Copy everything from "Museum-makers were self-appointed" down to "from museum professionals." in the book review, switching "volunteers" to "enthusiasts".

Passage to read:
◆ ◆ ◆ ◆

Meeting the people behind local collections can be very enjoyable
Books Independent Museums
Sue Shave
An example of local history preserved in a model of a cobbler at work at Nidderdale Museum in North Yorkshire Photo courtesy of Fiona Candlin

Anyone who has ever worked in small museums – and anyone who hasn’t – will love this book. It covers the heartwarming and gritty stories of people who become museum-makers, driven by the love of their way of life, their local community and a host of objects that were precious to them.

Stories from Small Museums introduces the reader to the founders of a broad range of museums across the UK. Fiona Candlin, a professor of museology at Birkbeck, University of London, along with historian Toby Butler and researcher Jake Watts, travelled 10,000 miles to capture oral histories about the founding of more than 60 museums that opened from 1964 to 2020.

The book explores how and why museum-making happened and the impacts on the lives of the people involved. This is not about museum professionals who set out to preserve and interpret heritage; it is about members of communities who wanted to share the experiences of people with others.

A light pink book cover with a picture of house at the bottom
£16.99, Manchester University Press
ISBN 9781526 166883

Museum-makers were self-appointed volunteers doing everything from building work and restoring exhibits to admin and displays, usually without support from museum professionals.

This book beautifully reflects how getting involved in such museums changed and affected people’s lives in deep and emotional ways that went beyond preserving heritage for its own sake.


The opening chapter gives readers an understanding of the Mapping Museums project, defining what the word museum meant in the context of this research and what the authors set out to achieve.

One of the joys of this book is that the reader is then invited to read the stories in any order to suit their own interest.

The stories are not about collections, or even the audiences, but about the people who attached deep meaning to ordinary objects, places, events and organisations, and wanted to find ways to share them.

◆ ◆ ◆ ◆

Available data:
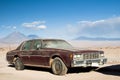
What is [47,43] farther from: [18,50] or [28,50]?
[18,50]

◆ ◆ ◆ ◆

Result for this exercise:
Museum-makers were self-appointed enthusiasts doing everything from building work and restoring exhibits to admin and displays, usually without support from museum professionals.